For overall NPI-Total, the linear effect of age was the best fitting model (see the first panel of Supplemental Table 1. NPI-Total narcissism was highest among younger adults and lowest among older adults. Men reported higher levels of NPI-Total narcissism compared to women (see Supplemental Figure 1a).

For the Leadership/Authority subscale of the NPI, the linear effect of age was the best fitting model (see the second panel of Supplemental Table 1). Leadership/Authority was highest among younger adults and lowest among older adults. Men reported higher levels of Leadership/Authority compared to women (see Supplemental Figure 1b).

For the Entitlement/Exploitativeness subscale of the NPI, the quadratic effect of age was the best fitting model (see the third panel of Supplemental Table 1. Entitlement/Exploitativeness was higher among younger adults compared to middle-aged and older adults (among whom there were very few age differences; see Supplemental Figure 1c). Men reported higher Entitlement/Exploitativeness compared to women.

For the Grandiose Exhibitionism subscale of the NPI, the quadratic effect of age was the best fitting model (see the bottom panel of Supplemental Table 1). Grandiose Exhibitionism was higher among younger adults compared to middle-aged and older adults (among whom there were very few age differences; see Supplemental Figure 1d). Men reported higher Grandiose Exhibitionism compared to women.

Hypersensitive Narcissism

For Hypersensitive narcissism, the quadratic effect of age was the best fitting model (see Supplemental Table 2). Age differences were most dramatic earlier in life and relatively flat among middle-aged and older adults (see Supplemental Figure 2a). Men reported higher hypersensitive narcissism compared to women. The effects of age and age2 were both moderated by gender. Decomposing this effect revealed that the quadratic effect of age was more dramatic among men (β = −.04, p < .001) than women (β = .01, p = .73). However, this effect was relatively small, and the regression lines were nearly parallel (see Supplemental Figure 2b).

## Material shown

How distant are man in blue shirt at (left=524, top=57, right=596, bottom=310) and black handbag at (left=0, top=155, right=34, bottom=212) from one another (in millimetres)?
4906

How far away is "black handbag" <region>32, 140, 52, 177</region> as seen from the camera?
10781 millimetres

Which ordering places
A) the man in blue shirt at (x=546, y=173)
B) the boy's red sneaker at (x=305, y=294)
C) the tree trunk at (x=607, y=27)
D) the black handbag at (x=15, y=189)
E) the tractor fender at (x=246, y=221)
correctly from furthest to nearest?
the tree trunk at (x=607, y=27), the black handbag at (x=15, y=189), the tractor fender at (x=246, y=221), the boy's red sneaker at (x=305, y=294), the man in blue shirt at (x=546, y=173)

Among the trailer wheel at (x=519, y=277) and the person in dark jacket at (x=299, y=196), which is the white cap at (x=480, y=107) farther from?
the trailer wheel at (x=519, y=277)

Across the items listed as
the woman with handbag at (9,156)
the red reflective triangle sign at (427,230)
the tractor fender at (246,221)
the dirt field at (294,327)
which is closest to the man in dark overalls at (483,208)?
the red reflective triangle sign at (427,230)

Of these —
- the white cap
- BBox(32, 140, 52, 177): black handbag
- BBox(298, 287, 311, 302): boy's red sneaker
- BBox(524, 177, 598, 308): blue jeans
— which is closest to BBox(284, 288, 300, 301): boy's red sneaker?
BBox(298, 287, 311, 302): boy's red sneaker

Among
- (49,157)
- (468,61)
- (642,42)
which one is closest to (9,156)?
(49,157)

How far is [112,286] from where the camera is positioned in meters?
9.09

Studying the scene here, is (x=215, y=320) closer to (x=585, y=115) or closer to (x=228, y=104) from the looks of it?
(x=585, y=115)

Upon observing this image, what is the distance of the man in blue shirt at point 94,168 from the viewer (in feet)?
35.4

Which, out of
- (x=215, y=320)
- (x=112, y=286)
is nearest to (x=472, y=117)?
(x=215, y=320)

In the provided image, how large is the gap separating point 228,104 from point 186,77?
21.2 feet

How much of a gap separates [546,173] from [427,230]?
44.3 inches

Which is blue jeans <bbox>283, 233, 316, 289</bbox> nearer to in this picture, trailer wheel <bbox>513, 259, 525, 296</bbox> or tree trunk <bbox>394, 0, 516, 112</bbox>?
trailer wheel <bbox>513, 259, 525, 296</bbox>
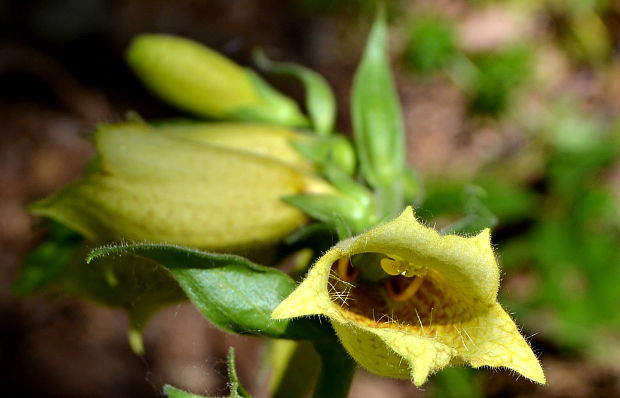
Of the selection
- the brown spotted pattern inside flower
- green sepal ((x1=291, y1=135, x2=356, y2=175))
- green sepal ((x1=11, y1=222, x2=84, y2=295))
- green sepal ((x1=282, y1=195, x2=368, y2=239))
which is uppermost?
green sepal ((x1=291, y1=135, x2=356, y2=175))

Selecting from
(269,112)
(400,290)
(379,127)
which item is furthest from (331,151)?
(400,290)

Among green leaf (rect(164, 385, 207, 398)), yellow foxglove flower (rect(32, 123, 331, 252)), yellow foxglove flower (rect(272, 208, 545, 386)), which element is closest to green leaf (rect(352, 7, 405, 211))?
yellow foxglove flower (rect(32, 123, 331, 252))

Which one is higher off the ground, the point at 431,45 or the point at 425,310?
the point at 431,45

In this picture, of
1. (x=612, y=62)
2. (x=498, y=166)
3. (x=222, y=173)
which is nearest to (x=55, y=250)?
(x=222, y=173)

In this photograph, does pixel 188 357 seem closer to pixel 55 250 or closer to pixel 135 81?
pixel 135 81

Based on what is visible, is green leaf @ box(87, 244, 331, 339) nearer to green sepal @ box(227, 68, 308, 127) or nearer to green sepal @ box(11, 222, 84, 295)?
green sepal @ box(11, 222, 84, 295)

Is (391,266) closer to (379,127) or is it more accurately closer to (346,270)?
(346,270)
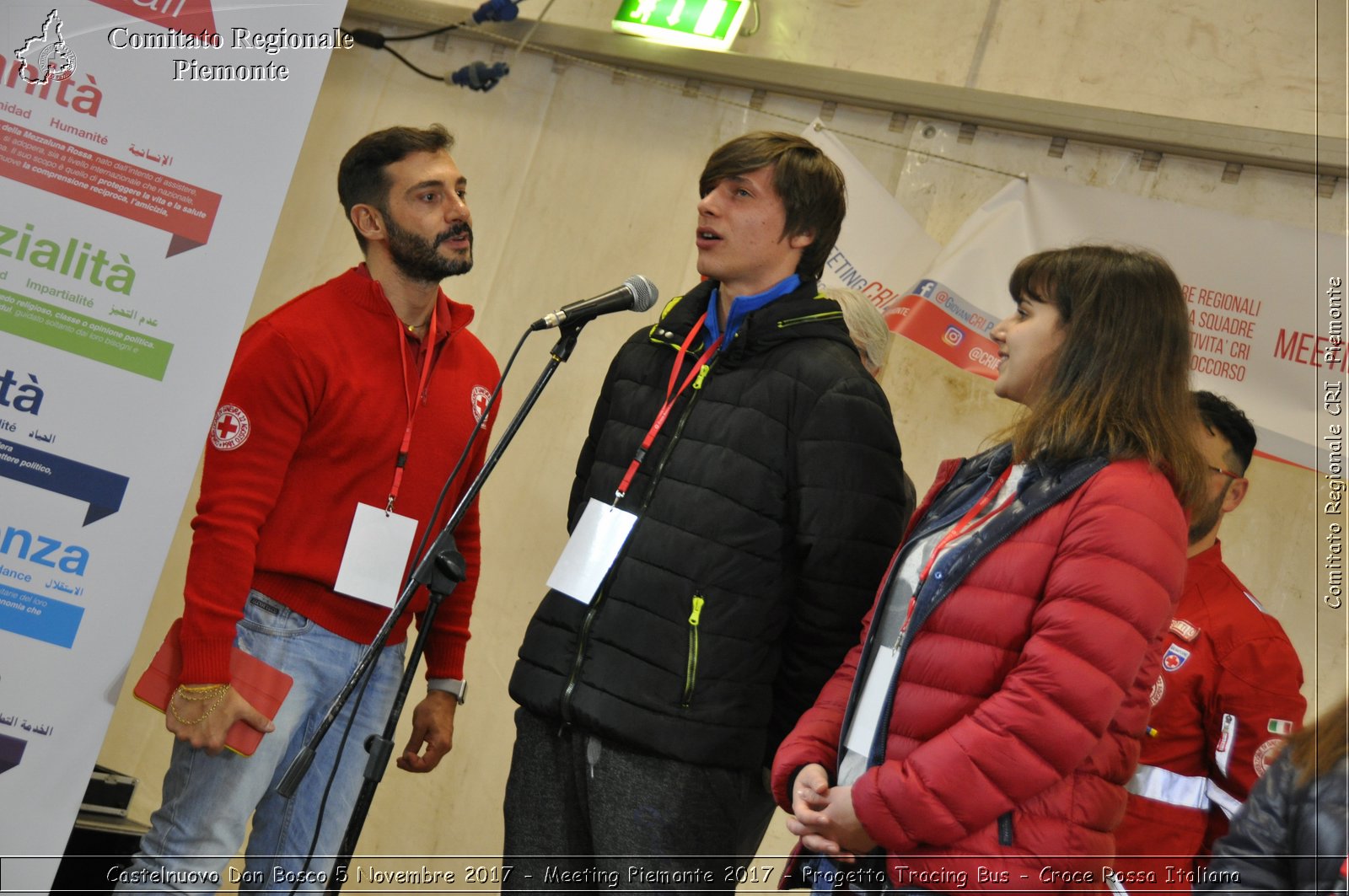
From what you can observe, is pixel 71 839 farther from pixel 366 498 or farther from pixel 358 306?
pixel 358 306

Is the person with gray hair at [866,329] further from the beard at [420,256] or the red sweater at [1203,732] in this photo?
the beard at [420,256]

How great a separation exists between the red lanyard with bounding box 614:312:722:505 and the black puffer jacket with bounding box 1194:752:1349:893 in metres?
1.05

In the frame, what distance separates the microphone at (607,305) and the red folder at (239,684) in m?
0.78

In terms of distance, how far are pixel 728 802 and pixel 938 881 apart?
0.49m

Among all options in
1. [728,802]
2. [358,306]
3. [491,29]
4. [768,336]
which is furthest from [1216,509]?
[491,29]

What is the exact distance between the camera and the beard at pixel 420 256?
7.74ft

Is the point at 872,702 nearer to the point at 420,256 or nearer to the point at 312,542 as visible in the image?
the point at 312,542

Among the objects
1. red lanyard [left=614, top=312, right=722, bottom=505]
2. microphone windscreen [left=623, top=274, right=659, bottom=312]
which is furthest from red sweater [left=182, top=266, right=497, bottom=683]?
microphone windscreen [left=623, top=274, right=659, bottom=312]

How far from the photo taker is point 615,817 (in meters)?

## Goals
A – In the excerpt on narcissism and age, which model of age fit the Grandiose Exhibitionism subscale best?
B – Reproduce the excerpt on narcissism and age word for word, from "For the Leadership/Authority" up to and including "Supplemental Figure 1b).".

## The replies
A – The quadratic effect of age was the best fitting model.

B –
For the Leadership/Authority subscale of the NPI, the linear effect of age was the best fitting model (see the second panel of Supplemental Table 1). Leadership/Authority was highest among younger adults and lowest among older adults. Men reported higher levels of Leadership/Authority compared to women (see Supplemental Figure 1b).